Gaming Act 1845
- Parliament of the United Kingdom
- Long title: An Act to amend the Law concerning Games and Wagers.
- Citation: 8 & 9 Vict. c. 109
- Territorial extent: United Kingdom

Dates
- Royal assent: 8 August 1845
- Commencement: 8 August 1845
- Repealed: 1 September 2007

Other legislation
- Repeals/revokes: Gaming Act 1664
- Amended by: Statute Law Revision Act 1875; Civil Procedure Acts Repeal Act 1879; Statute Law Revision and Civil Procedure Act 1883; Summary Jurisdiction Act 1884; Betting and Gaming Act 1960; Billiards (Abolition of Restrictions) Act 1987; Theft Act 1968;
- Repealed by: Gambling Act 2005
- Relates to: Gaming Act 1892

Status: Repealed

Text of statute as originally enacted

Revised text of statute as amended

= Gaming Act 1845 =

Act of Parliament of the United Kingdom

The Gaming Act 1845 (8 & 9 Vict. c. 109) was an act of the Parliament of the United Kingdom. The act's principal provision was to deem a wager unenforceable as a legal contract. The act received royal assent on 8 August 1845. Sections 17 and 18, though amended, remained in force until 1 September 2007.

▸ **EXTRACTED DATA**:
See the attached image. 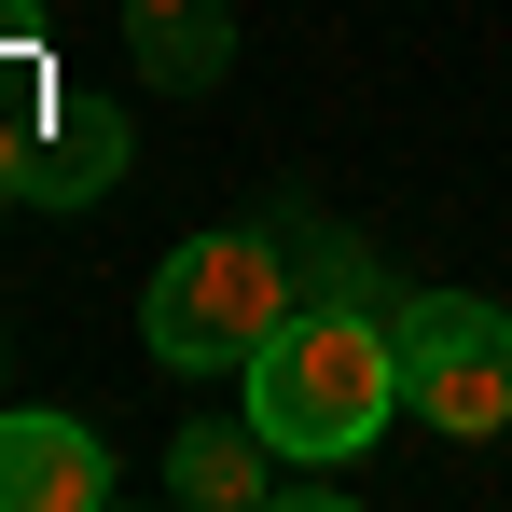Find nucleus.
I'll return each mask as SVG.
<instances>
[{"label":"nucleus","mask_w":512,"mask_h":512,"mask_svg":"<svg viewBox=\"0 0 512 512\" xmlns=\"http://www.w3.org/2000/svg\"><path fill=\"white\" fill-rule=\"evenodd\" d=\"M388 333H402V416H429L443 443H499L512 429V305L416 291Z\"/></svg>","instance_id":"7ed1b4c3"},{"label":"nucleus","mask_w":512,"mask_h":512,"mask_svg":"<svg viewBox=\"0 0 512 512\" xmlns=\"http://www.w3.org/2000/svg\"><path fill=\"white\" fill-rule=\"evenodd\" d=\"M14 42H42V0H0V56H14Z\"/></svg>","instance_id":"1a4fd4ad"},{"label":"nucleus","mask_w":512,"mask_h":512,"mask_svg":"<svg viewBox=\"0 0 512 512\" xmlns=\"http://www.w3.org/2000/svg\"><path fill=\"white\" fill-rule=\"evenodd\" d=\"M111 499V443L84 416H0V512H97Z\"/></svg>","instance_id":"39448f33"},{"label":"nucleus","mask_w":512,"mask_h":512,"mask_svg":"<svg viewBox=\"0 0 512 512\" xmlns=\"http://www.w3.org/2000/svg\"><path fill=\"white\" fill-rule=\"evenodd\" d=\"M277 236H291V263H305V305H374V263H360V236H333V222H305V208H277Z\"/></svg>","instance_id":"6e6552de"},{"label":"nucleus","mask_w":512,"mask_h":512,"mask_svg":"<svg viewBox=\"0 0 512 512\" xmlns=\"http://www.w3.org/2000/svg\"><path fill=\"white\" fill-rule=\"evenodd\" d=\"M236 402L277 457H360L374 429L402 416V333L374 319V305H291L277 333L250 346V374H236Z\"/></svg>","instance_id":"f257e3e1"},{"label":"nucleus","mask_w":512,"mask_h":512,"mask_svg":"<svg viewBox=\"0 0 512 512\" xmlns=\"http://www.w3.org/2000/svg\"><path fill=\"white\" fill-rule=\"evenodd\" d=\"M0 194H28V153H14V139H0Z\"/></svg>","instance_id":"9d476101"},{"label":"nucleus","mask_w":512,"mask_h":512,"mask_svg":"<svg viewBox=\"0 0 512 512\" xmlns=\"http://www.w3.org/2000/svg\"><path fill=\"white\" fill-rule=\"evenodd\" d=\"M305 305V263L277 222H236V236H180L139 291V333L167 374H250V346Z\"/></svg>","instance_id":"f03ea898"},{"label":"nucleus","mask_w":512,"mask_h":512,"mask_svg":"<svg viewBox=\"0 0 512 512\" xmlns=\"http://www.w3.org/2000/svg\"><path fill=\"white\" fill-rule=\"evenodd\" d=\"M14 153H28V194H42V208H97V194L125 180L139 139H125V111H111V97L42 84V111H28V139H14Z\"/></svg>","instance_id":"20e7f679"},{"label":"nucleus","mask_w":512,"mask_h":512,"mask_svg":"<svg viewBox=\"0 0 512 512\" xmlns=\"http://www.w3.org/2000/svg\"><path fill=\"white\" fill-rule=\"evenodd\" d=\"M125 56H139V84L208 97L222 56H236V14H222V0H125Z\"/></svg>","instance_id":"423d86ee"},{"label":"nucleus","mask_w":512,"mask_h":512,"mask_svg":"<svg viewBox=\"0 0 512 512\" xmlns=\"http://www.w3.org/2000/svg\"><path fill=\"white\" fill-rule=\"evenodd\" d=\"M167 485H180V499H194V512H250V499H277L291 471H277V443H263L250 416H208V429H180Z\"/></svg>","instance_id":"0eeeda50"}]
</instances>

▸ **WHAT THIS TASK INVOLVES**: Retype the Gaming Act 1845 text word for word, beginning at the words "Text of statute as originally" and stopping after the words "1 September 2007.".

▸ **FULL ANSWER**:
Text of statute as originally enacted

Revised text of statute as amended

= Gaming Act 1845 =

Act of Parliament of the United Kingdom

The Gaming Act 1845 (8 & 9 Vict. c. 109) was an act of the Parliament of the United Kingdom. The act's principal provision was to deem a wager unenforceable as a legal contract. The act received royal assent on 8 August 1845. Sections 17 and 18, though amended, remained in force until 1 September 2007.